GUNUNGKIDUL, DIY || wartajawatengah.com – Kasus pencurian kompresor mesin sterilisasi alat medis di RSUD Wonosari, Gunungkidul, Daerah Istimewa Yogyakarta, terungkap. Polisi mengamankan dua tersangka, salah satunya oknum pegawai pemerintah dengan perjanjian kerja (PPPK) paruh waktu berinisial ATA (32), yang diketahui bekerja di rumah sakit tersebut.
Pengungkapan kasus itu disampaikan Kasat Reskrim Polres Gunungkidul AKP Tri Hartanto dalam konferensi pers di Aula Patriatama Polres Gunungkidul, Selasa (1/9/2026) siang.
Menurut polisi, aksi pencurian terjadi pada Jumat (7/8/2026) sekitar pukul 07.40 WIB. ATA diduga merusak gembok pintu gerbang halaman belakang Instalasi Pusat Sterilisasi atau CSSD RSUD Wonosari.
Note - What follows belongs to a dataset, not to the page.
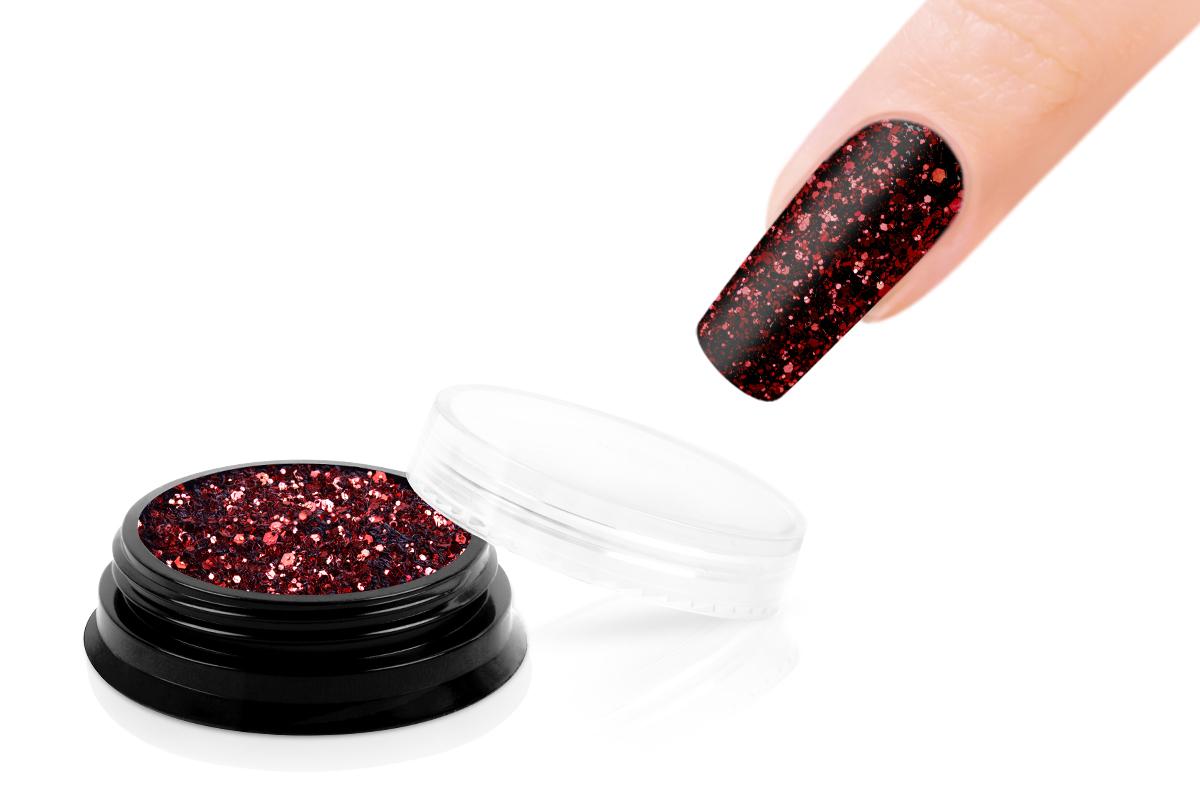 Jolifin LAVENI Sparkle Glitter - red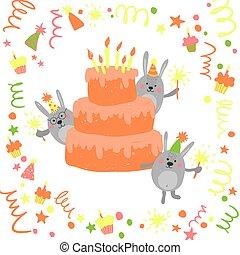 Cute Happy Birthday card .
Setelah berhasil masuk, pelaku mengambil satu unit kompresor yang merupakan bagian dari mesin sterilisasi alat medis. Aksi tersebut baru diketahui pihak rumah sakit sehari kemudian, Sabtu (8/8/2026).
" Saat itu petugas medis melakukan pemeriksaan terhadap mesin High Term dan mendapati tekanan udara tidak naik.
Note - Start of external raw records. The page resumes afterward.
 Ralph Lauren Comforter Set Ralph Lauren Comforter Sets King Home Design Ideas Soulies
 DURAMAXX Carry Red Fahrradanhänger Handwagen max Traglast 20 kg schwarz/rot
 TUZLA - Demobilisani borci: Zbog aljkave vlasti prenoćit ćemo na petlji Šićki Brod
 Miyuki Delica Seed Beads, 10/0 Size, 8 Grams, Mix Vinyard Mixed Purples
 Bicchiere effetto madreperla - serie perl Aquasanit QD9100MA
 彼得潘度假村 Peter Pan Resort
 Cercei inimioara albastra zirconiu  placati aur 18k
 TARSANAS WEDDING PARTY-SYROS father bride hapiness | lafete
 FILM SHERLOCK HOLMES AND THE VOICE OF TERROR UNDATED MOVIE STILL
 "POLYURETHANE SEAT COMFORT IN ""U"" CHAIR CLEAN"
Pihak RSUD Wonosari kemudian melakukan pengecekan dan mengetahui kompresor telah hilang. Peristiwa tersebut selanjutnya dilaporkan kepada Polres Gunungkidul untuk dilakukan penyelidikan," jelasnya.
Dalam pengembangan kasus, polisi mengamankan ATA bersama rekannya, ADL (29), yang keduanya merupakan warga Kalurahan Baleharjo, Kapanewon Wonosari.
Kasat Reskrim Polres Gunungkidul AKP Tri Hartanto menyebut, ATA nekat melakukan pencurian karena terlilit utang.
Polisi juga masih mengembangkan penyelidikan lantaran ATA diduga pernah melakukan aksi pencurian lain di lingkungan RSUD Wonosari. Salah satu dugaan aksi sebelumnya yakni pengambilan buku rekening milik seorang karyawati rumah sakit.
Dari tangan tersangka, polisi mengamankan sejumlah barang bukti, antara lain surat keterangan dan kartu inventaris ruang CSSD RSUD Wonosari serta satu unit mobil Grand Livina warna abu-abu tua yang diduga digunakan saat menjalankan aksinya.
Atas perbuatannya, kedua tersangka dijerat Pasal 477 KUHP tentang pencurian dengan pemberatan, dengan ancaman pidana penjara paling lama sembilan tahun.
Sementara itu, status kepegawaian ATA sebagai PPPK paruh waktu pasca penangkapan masih menjadi perhatian. Penanganan terhadap status kedinasannya akan mengikuti ketentuan yang berlaku, terpisah dari proses hukum pidana yang kini berjalan.